言われるがままに部屋を出ていった男の背中を見送ったシャーリーは、無駄に豪華な椅子に身体を沈ませると、先程までの態度とは一転して瞑想するかのように目を閉じ、静かになにかを呟き始めた。それは祝詞のようでいて何か薄ら寒い感覚を人に思い起こさせるような、摩訶不思議な声色であったが、それを耳にする人間はココには誰も居なかったため、それは虚空へと消えゆくただの空気の振動でしかなかった。
「ふう……」
「よっ、おつかれ」
シャーリーの部屋を出た男は、扉から離れてしばらくしてようやく気を緩めるかのように大きく息を吐いた。とその時、気の抜けたような声が彼にかけられた。
☆
俺が手ずから『魔』改造したバイクは、荒れた路面を苦もなく進む。進行方向に何があるかわからんのでそう速度は出せないが。
「このあたりは瓦礫が残ってないな。相変わらず再建もされてないけど」
既に日も沈み、あたりは真っ暗だ。街灯はその機能を放棄して久しいらしく、雪国の矢羽根付きポール同様のガイド代わりにしか役にたっていない。道路自体はガラクタの山があちこちにあった地域に比べれば比較的整理されているが、ただし、それだけだ。割と田舎というか、都会から一山越えた郊外って感じだ。大物は撤去はされてはいるが細かいスクラップはあちこちに転がっているし、半壊した建物なんかはそのまま放置されている。そんな中を、前照灯だけで進む。普通なら少々心許ないだろうが、暗視スキルも持ってる俺にとっては昼とたいして変わらない。
(人の気配もせぬな)
「どうなってんだろうな――っと?」
周囲を時おり『探査』しつつダラダラと走っていると、探査範囲の外縁部、前方数キロ先で何やら反応があった。
「うん? 何だありゃ」
(相変わらず人間離れした索敵範囲じゃのう)
「うるさいよ。ていうか何だろあれ、結界っぽい気がするんだけど。あ、なんか他にもいるな。雑魚っぽいけど」
なお、移動しながらじゃなければ更に探査の範囲は広がる。
(ぽいというか、そのまんまじゃな。貧弱で雑な作りではあるが、結界に間違いないじゃろ。出来は児戯レベルじゃが。雑魚っぽい方はアレじゃろ、ダンジョンから漏れた瘴気で魔物化した狼とかではないのか?)
邪神の意見も俺と同じく結界と雑魚っぽい魔物だった。え、結界とかこの世界にもマジであるんだ!? 前居た頃は気が付かなかっただけなのか?

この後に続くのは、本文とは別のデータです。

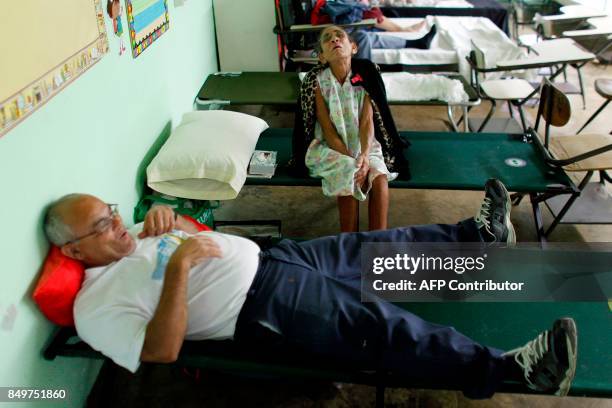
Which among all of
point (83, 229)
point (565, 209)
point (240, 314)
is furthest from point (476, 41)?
point (83, 229)

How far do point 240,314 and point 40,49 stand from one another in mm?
1131

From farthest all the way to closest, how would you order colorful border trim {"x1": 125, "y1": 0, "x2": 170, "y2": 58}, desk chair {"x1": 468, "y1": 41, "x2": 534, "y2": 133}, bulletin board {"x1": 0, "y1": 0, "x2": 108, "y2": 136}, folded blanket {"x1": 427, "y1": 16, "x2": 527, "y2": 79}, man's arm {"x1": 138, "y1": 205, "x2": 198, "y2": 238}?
folded blanket {"x1": 427, "y1": 16, "x2": 527, "y2": 79} < desk chair {"x1": 468, "y1": 41, "x2": 534, "y2": 133} < colorful border trim {"x1": 125, "y1": 0, "x2": 170, "y2": 58} < man's arm {"x1": 138, "y1": 205, "x2": 198, "y2": 238} < bulletin board {"x1": 0, "y1": 0, "x2": 108, "y2": 136}

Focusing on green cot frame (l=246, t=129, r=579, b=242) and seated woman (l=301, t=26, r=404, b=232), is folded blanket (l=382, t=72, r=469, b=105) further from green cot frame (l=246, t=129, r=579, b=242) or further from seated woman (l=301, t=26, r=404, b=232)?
seated woman (l=301, t=26, r=404, b=232)

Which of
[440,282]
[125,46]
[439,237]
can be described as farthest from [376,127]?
[125,46]

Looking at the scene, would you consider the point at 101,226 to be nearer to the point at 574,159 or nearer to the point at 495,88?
the point at 574,159

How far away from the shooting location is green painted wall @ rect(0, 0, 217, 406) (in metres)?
1.43

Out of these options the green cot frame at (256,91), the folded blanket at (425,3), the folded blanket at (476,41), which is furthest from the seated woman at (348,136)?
the folded blanket at (425,3)

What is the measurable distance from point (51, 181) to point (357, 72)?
1.73m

「日本にゃ狼は居ないから、野犬か何かだろ。まあ、アレっくらいなら別段気にする必要もないか」
(そうじゃな、結界の方は通る時に壊さんようにな? おヌシ、ワシの神殿の結界を物理で破壊したんじゃからな? しかもただ小突いただけで)
「あー、そんな事もあったな。不幸な出来事だった」
(じゃかましいわ、人様の迷惑にならんように大人しゅう寝とったのを起こしよってからに)
「……お前ほんっと邪神に向いてないよな」
(エセ勇者とか言われとったクソガキよりはマシじゃと思っとる)
「うるせー」
そんな事を脳内邪神とくっちゃべりつつバイクを走らせた俺は、すぐにその結界もどきの所までたどり着いた。
「えーっと……」
(なんじゃこれは)
その結界の中には、ズタボロになった巫女服を纏った人と、同じくズタボロになった修道女姿の人が、血まみれで蹲っていた。